─── ВЫБРАННЫЙ ОТРЫВОК

Работали мы, как говориться, «не покладая рук». На весь завод всего два инженера-расчетчика. (!) За всем, что от нас требовала жизнь завода, мы старались успеть. Главный двигатель – это увлеченность делом. Ведь авиация была еще совсем молода и имелось много «белых пятен» в нашей работе.
Мы старались «стереть» их своими силами – это свойственно молодости. Нам многое удавалось. В конце 1928 появился наш отечественный учебный самолет У-2 (ПО-2) конструкции И. И. Поликарпова. Самолет строился массовой серией, вместо У-1. Детальных расчетов опять не было, а детали конструкции самолета менялись, применительно к особенностям производства. Снова пришлось нам с Розановым рассчитывать, как аэродинамику самолета, так и прочность конструкции.
Первый полный и детальный расчет самолета У-2 был сделан нами. По самолету У-2 отсутствовала даже спецификация деталей. Делать их было некому и мы взялись и за эту мало интересную работу. Отчасти и из «коммерческих» соображений.
Нужно было определить вес детали, размеры и вес заготовки. За это в то время платили, за «строчку» – 30 коп. видимо нормировщику было трудно скалькулировать расценки. Работа была сверхурочная и мы с Розановым сидели по вечерам и настолько «наловчились», что зарабатывали, на наш взгляд, «уйму» денег – что-то несколько сотен рублей.
Много дел было и в рационализаторской области. Не могу забыть некоторые эпизоды, которые в итоге так же дали мне известный опыт для дальнейшей работы.
В эти годы (1928 – 1929) в авиационной промышленности впервые развернулась широкая компания по рационализации и изобретательству. Дело было поставлено «на широкую ногу». Сделал предложение, пошло в производство – иди в бухгалтерию и получай, что положено, без всякой волокиты. А платили совсем неплохо. Здесь нам с Розановым пришлось много поработать. Мы должны были оценить и прочность, и вес, и аэродинамику, а также и выгоду, связанные с предложением. Обнаружив, что платят и неплохо, рационализаторы стали давать массу предложений и они посыпались на нас. как из рога изобилия. Среди них были всякие.
Многие предложения удешевляли конструкции деталей самолета и одновременно качество их ухудшалось, хоть и немного и. казалось, незаметно, немного добавлялось аэродинамического сопротивления, немного веса, а в итоге у самолета настолько ухудшались летно-технические характеристики, что заказчик предлогал все вернуть по-старому. В самом деле: вместо каплевидных дюралевых стоек крыла поставили стальные трубы с деревянными обтекателями, тросы управления оставили только на роликах, а остальное заменили проволокой, кое-где сняли дюралевые обтекатели и т. д. Это тоже был нам с Розановым неплохой урок. Можно было многое еще перечислить, по хватит и этого. Главное – это отбиться от наседавших изобретателей, чего не всегда удавалось сделать.

──────
─── СОХРАНЁННЫЕ ДАННЫЕ

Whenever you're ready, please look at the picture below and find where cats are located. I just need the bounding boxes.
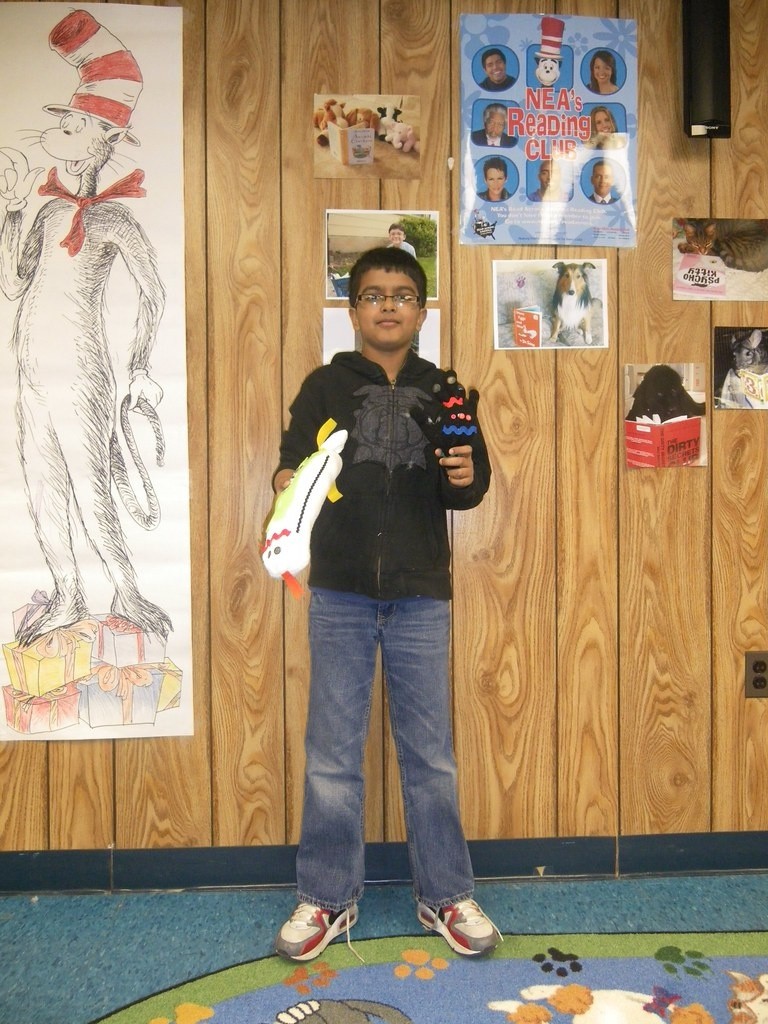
[678,218,768,274]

──────

#### ЗАДАНИЯ:
- A) Сколько в то время платили за одну «строчку» спецификации деталей, согласно отрывку о работе инженеров-расчетчиков на авиазаводе?
- B) Напишите продолжение отрывка о работе инженеров-расчетчиков на авиазаводе, начав сразу после его последнего предложения.

#### ОТВЕТЫ:
- A) 30 копеек.

- B)
Не могу не остановиться на Розанове. Он во многих отношениях был не совсем обычным человеком. Отличный инженер-расчетчик, а в дальнейшем ученый, он с конструированием никак не мог поладить, хотя и пробовал. Внешний вид у него был своеобразный. Прежде всего, от рождения он был лишен волосяного покрова. Волос не было не только на голове. Отсутствовали брови, ресницы и т. д. Вместе с тем он имел очень интересные, даже красивые черты лица, Музыкальный слух у него полностью отсутствовал. Это было очень удивительно. Женился он тоже необычно. Как-то зашел к своей сестре. Та его оставила одного, пока ей нужно было сходить в аптеку. В ее отсутствие появилась подруга. Они понравились друг другу, как говорится, с первого взгляда и решили пожениться. В то время расписывали в загсе быстро. Что и сделали к всеобщему изумлению родных. В противоположность мужу жена имела очень пышную шевелюру. Союз их был удачный, жили они дружно. В целом Олег Николаевич был отличным, чутким и внимательным товарищем и крупным специалистом в своем деле. Впоследствии Розанов успешно работал преподавателем в авиационных вузах, являясь доктором и профессором специальной кафедры. Умер рано.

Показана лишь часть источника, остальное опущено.